07.01.2015

Brasilien: Verfassungsänderung zum Nachteil indigener Gemeinschaften abgewehrt

Pünktlich zu Heilig Abend konnten sich die Vertreter der indigenen Gemeinschaften Brasiliens über einen besonderen Sieg freuen: Ein umstrittener Vorschlag für eine Einschränkung ihrer von der brasilianischen Verfassung garantierten Landrechte wurde zurückgezogen. Die Verfassungsänderung gemäß der Vorlage „PEC 215“ hätte die Kompetenzen der Behörde für den Schutz indigener Gebiete (FUNAI) weiter eingeschränkt und die Beschlussfähigkeit über die Zuteilung von Landrechten dem Nationalkongress übertragen.

Für die indigenen Gemeinschaften wäre das ein herber Rückschlag gewesen, da im Nationalkongress seit der Wahl im vergangenen Jahr vor allem die Agrarlobby stark vertreten ist. Eigentlich ist den indigenen Gemeinschaften in der Verfassung zugesichert, dass sie die Landrechte für ihre angestammten Gebiete übertragen bekommen. Doch schon jetzt verzögert sich der Prozess häufig, da Großgrundbesitzer und Agrarkonzerne das fruchtbare Land für sich beanspruchen. Durch PEC 215 wäre diese Entwicklung vorangetrieben worden.
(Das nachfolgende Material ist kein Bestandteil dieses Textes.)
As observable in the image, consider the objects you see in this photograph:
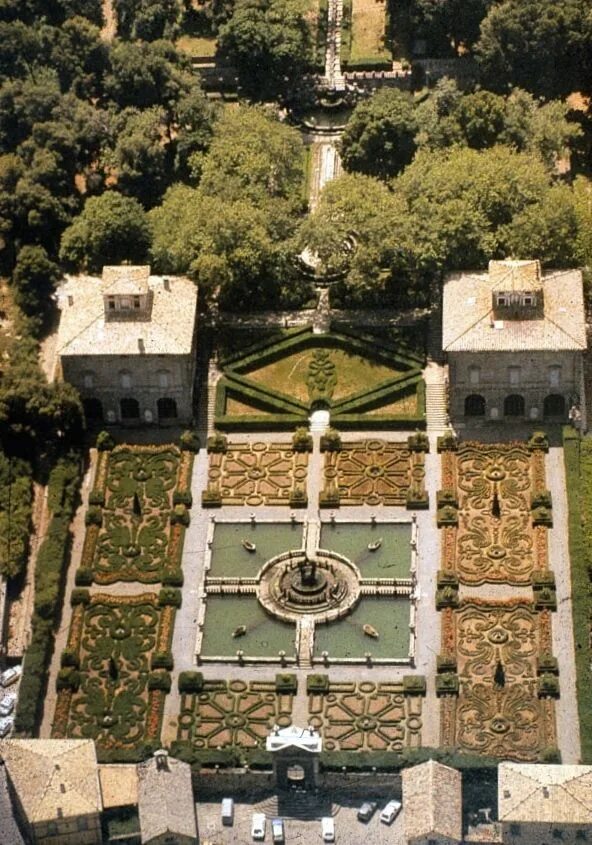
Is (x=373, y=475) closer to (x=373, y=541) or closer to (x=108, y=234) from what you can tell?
(x=373, y=541)

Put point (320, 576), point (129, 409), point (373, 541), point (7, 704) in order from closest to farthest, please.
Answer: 1. point (7, 704)
2. point (320, 576)
3. point (373, 541)
4. point (129, 409)

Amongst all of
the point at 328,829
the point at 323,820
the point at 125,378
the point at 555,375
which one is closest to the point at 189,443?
the point at 125,378

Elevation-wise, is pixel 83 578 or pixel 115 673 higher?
pixel 83 578

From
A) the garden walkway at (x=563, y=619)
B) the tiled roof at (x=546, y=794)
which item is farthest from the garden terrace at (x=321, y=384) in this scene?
the tiled roof at (x=546, y=794)

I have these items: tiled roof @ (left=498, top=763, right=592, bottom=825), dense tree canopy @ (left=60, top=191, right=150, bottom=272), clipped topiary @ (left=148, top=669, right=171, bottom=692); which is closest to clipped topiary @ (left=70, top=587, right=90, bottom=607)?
clipped topiary @ (left=148, top=669, right=171, bottom=692)

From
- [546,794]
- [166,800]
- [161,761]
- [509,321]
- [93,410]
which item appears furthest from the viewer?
[93,410]

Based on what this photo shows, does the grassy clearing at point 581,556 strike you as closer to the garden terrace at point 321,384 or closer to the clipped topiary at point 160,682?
the garden terrace at point 321,384
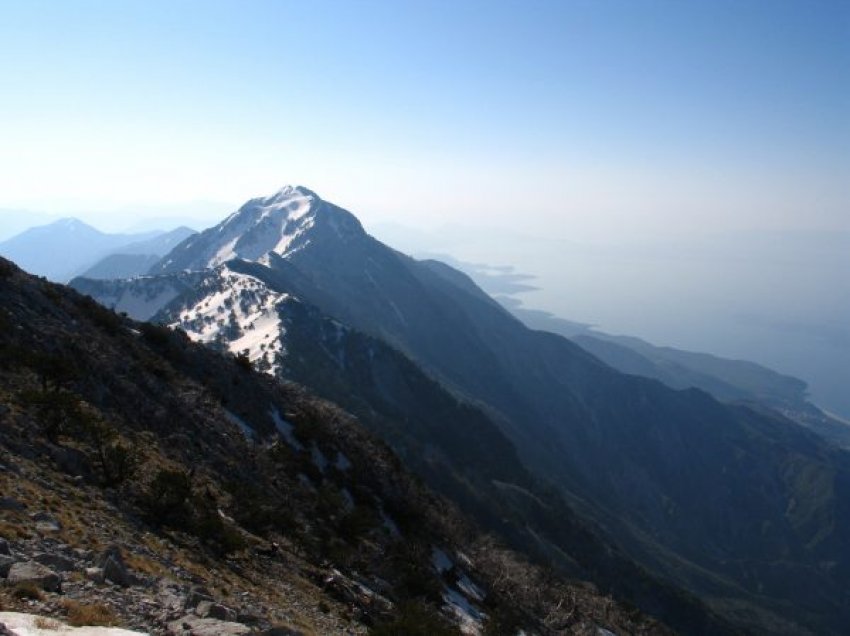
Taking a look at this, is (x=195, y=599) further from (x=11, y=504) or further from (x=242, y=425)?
(x=242, y=425)

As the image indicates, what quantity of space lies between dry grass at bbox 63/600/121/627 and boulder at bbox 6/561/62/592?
80cm

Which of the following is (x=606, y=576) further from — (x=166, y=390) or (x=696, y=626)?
(x=166, y=390)

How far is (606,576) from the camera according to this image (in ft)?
398

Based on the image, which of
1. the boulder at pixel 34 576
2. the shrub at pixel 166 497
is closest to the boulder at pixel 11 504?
the boulder at pixel 34 576

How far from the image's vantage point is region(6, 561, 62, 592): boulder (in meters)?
13.2

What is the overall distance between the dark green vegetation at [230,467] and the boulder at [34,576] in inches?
191

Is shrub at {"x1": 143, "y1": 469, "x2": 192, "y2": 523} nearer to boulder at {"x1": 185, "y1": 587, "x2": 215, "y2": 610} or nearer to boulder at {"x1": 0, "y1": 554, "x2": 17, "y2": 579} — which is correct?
boulder at {"x1": 185, "y1": 587, "x2": 215, "y2": 610}

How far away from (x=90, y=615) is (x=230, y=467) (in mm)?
19254

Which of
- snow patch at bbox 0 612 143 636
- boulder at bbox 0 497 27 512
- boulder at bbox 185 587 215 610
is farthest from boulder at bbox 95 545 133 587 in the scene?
boulder at bbox 0 497 27 512

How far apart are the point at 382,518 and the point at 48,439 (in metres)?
24.1

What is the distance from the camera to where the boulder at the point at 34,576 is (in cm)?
1322

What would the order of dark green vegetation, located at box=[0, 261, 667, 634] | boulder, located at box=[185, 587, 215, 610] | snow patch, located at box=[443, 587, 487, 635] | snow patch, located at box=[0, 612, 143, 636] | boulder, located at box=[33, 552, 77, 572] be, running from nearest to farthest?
1. snow patch, located at box=[0, 612, 143, 636]
2. boulder, located at box=[33, 552, 77, 572]
3. boulder, located at box=[185, 587, 215, 610]
4. dark green vegetation, located at box=[0, 261, 667, 634]
5. snow patch, located at box=[443, 587, 487, 635]

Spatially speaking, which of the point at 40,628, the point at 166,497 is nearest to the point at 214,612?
the point at 40,628

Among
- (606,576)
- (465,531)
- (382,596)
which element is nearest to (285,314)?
(606,576)
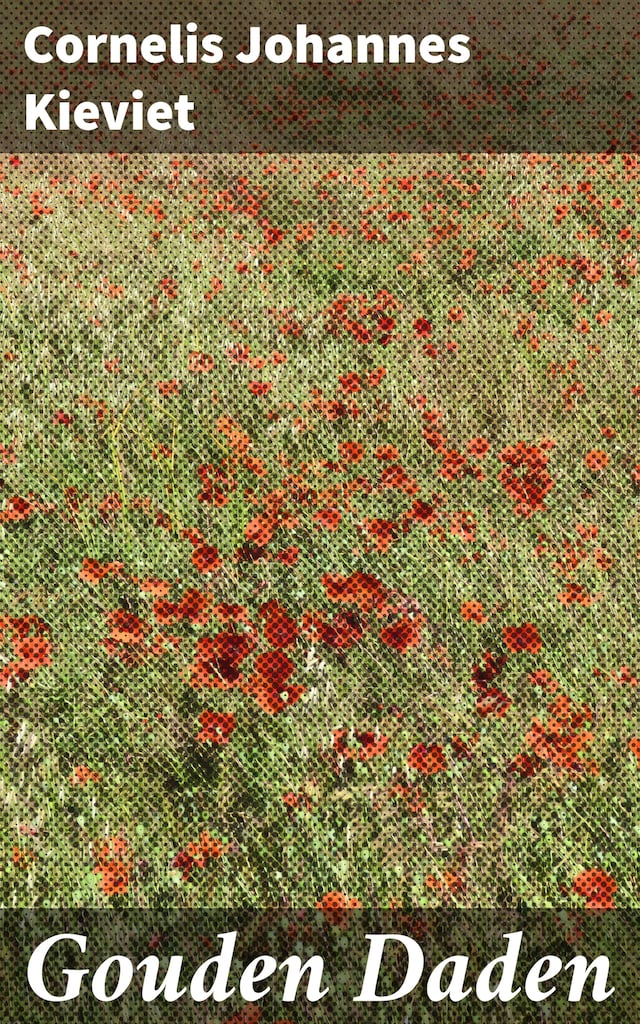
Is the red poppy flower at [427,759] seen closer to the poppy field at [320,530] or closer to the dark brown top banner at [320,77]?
the poppy field at [320,530]

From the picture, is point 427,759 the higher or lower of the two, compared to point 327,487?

Doch die Indigenen gaben sich nicht kampflos geschlagen. Bereits vor der Abstimmung kamen Tausende in die Hauptstadt Brasilia, um gegen den Entwurf zu protestieren. Lautstark demonstrierten sie vor dem Kongressgebäude und stürmten dieses sogar – mit Erfolg. Am 24.12 wurde der Vorschlag abgelehnt. Ein wichtiger Sieg für die indigenen Gemeinschaften Brasiliens beim Kampf um ihre Rechte.